TEXT TO READ ->
3 tips for being a successful customer centric organisation

29 06 2013

The three rules at the heart of customer centric growth for O2 in Slovakia, are equally relevant to developing high performing NGBs.

At this week’s Marketing Week Live, Jonathan Earle from Telefonica O2 shared three rules upon which O2 have built their success in Slovakia. These are:

1) Stand for something
2) Be consistent
3) Trust your people

Given they’ve taken nearly a quarter of the market share on a shoestring budget, and boast very high staff & customer engagement scores, its worth considering how their success could be applied to growing sports participation.

1) Stand for something – be distinctive
What this means: use market and consumer insight to define a clear and distinctive position within the market. Brands that target everybody end up being relevant to nobody, as one size rarely fits all. So instead focus on creating offers and experiences that are aligned to your brand and are relevant to your target market.

What O2 did: O2 choose to shake up the market by being the “fair operator”, and hence don’t make offers that their target customers would think are unfair. They don’t make anyone sign a contract, when they say unlimited there’s no “but…” in the small print, and if they create a more competitive offer for new customers they automatically extend it to existing customers (not when they ask for it, or threaten to leave, but automatically – otherwise its not fair!).

REQUEST 1 ->
Using the piece on customer centric growth above, answer these:
(a) Who presented O2's three rules, and at what event?
(b) How much of the market has O2 taken in Slovakia?
(c) What position did O2 choose in order to shake up the market?

LISTING ->

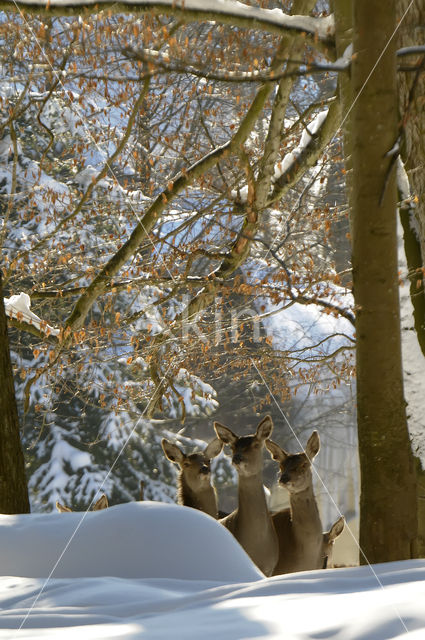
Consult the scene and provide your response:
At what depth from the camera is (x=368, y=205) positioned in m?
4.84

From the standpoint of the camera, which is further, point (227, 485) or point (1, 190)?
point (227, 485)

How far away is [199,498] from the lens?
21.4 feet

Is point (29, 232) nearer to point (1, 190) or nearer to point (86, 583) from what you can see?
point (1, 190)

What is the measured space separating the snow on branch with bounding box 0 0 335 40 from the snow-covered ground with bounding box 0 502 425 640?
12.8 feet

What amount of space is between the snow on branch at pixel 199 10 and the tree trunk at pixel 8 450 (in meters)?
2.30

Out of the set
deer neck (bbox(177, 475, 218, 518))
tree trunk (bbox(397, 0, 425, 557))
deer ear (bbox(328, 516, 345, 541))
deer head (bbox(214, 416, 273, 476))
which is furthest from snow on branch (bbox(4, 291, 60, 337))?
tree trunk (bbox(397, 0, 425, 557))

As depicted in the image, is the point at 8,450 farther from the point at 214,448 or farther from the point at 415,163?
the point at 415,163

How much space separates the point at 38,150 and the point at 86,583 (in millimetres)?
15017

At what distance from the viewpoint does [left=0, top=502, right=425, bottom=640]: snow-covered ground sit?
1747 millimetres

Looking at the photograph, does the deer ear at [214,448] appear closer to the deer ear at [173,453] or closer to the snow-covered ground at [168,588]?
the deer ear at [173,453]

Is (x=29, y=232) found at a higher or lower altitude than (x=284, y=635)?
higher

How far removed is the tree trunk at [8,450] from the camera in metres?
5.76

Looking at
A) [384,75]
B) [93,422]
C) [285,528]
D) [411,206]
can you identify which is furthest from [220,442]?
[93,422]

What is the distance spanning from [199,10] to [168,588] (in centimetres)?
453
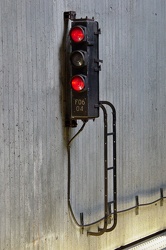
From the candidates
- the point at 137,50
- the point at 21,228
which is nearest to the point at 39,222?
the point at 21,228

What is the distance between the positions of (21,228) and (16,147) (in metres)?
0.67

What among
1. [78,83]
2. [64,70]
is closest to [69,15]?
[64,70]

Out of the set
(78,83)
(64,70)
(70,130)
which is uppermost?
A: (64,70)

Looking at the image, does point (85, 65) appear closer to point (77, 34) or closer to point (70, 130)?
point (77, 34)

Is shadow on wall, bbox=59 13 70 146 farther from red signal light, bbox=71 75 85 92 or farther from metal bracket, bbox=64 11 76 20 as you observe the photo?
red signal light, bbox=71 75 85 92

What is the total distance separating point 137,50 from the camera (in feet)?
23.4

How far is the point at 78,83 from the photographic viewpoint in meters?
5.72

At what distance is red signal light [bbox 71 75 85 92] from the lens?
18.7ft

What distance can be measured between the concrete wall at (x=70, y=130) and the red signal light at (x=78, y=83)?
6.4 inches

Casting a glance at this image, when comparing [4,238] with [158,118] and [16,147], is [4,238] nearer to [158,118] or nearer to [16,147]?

REQUEST 2 ->
Show every line of the entries that contains the string "distance". Case counts.

RIGHT ANSWER 1 ->
(a) Jonathan Earle from Telefonica O2, at Marketing Week Live.
(b) Nearly a quarter of the market share.
(c) Being the "fair operator."

RIGHT ANSWER 2 ->
At what distance from the viewpoint does [left=0, top=502, right=425, bottom=640]: snow-covered ground sit?
What is the distance spanning from [199,10] to [168,588] (in centimetres)?
What is the distance between the positions of (21,228) and (16,147) (in metres)?
What is the total distance separating point 137,50 from the camera (in feet)?
At what distance is red signal light [bbox 71 75 85 92] from the lens?
What distance can be measured between the concrete wall at (x=70, y=130) and the red signal light at (x=78, y=83)?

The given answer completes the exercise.